The film, as its publicity material says, “relays their awakening to the beauty of the human person and the resilience of the human spirit.”
«We didn’t make the film for us,» said Joseph Campo, whose Grassroots Films company recently made the Catholic Vote pro-life advertisements. «The purpose was to change people’s hearts and minds, but through the eyes of these young people who’ve seen both parts of life — the negative and the positive.» He pointed out that the film shows how suffering and wisdom go together, but also how God’s grace is at work throughout.

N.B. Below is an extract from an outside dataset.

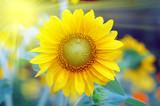 Sunflower with sun beaming light    - 190281852
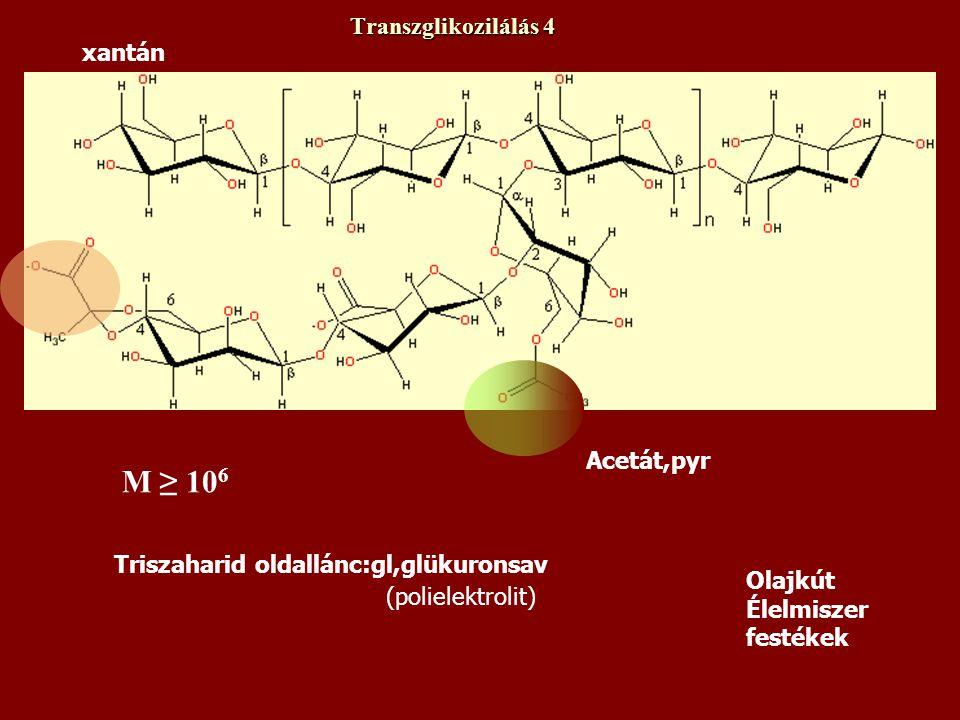 xantán Transzglikozilálás 4 Triszaharid oldallánc:gl,glükuronsav Acetát,pyr (polielektrolit) Olajkút Élelmiszer festékek M ≥ 10 6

The idea for the film, Campo said, simply derived from his and his colleagues’ wish to make a very pro-life film, but without advertising it as such. «We didn’t want to mention the words abortion or pro-life, just to let it be what it is,» said Campo. «We didn’t want to take a political or even a religious view so it can appeal to everyone.» They also had no real idea how it would begin or end, but just let the film take its course.

Alongside the brothers’ journey, the movie features clips of interviews with, among others, the late Fr. Richard John Neuhaus, author Monsignor Lorenzo Albacete, human rights activist Dr. Alveda King, and the president and founder of the World Youth Alliance, Anna Halpine.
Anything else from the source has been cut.